On January 7th, the University of Connecticut Health Center became aware that a former employee accessed patient records outside of their job requirements and responsibilities.

It is believed that the names, contact information, birth dates, and Social Security numbers of approximately 1,400 patients was retrieved. The usage of the information for fraud has not yet been determined, and an investigation is underway. The University of Connecticut Health Center is committed to ensuring the protection of patient information, and continually trains its employees on proper use of private data. However, the actions of this particular employee were not condoned, and the hospital is providing patients with two years of free credit monitoring services.

If you are a patient of the University of Connecticut Health Center, you are encouraged to contact their hotline at 1-877-313-1398 to receive information in regards to signing up for credit report monitoring services due to this privacy breach.
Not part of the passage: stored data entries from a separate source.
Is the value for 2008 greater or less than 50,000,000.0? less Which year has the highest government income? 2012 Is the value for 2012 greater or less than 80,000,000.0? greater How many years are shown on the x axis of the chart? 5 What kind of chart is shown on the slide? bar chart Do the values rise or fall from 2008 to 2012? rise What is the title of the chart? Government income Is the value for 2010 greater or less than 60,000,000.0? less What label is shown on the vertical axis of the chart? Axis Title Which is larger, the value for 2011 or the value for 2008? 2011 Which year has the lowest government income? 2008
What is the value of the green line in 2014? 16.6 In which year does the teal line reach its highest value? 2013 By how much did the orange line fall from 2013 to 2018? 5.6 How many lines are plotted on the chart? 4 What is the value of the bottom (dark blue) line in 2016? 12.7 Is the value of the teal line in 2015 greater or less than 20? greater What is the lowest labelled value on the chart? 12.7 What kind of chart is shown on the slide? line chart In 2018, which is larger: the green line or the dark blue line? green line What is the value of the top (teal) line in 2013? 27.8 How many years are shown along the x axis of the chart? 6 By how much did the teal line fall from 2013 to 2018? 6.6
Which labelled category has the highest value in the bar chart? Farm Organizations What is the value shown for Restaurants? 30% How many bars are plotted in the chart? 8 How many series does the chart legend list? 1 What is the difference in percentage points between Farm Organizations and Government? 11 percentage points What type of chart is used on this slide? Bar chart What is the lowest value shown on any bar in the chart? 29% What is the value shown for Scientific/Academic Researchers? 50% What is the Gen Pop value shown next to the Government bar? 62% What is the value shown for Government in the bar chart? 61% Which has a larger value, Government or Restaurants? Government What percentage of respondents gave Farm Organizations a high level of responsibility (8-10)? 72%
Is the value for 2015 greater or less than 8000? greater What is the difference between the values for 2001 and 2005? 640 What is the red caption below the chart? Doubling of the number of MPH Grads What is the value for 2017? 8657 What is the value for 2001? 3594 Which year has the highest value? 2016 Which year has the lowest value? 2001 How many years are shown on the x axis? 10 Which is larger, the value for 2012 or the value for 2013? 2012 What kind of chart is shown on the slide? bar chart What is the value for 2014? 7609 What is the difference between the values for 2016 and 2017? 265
Virus Affects Massachusetts School Server

March 27, 2013

A computer virus that infected the servers at Salem State University in Massachusetts is the recent concern for over 25,000 former and current employees of the school. Anyone who had received a paycheck from the university—either as a full-time staff member to student employees—are now being notified of the incident and offered identity protection services to protect their personal information. While there has been no indication that the information was accessed and used, there is a concern on the vulnerability of employee information, including financials. A letter has been sent to employees of the college in regards to signing up for free credit monitoring, and a call center has been established for anyone with questions in regards to this incident.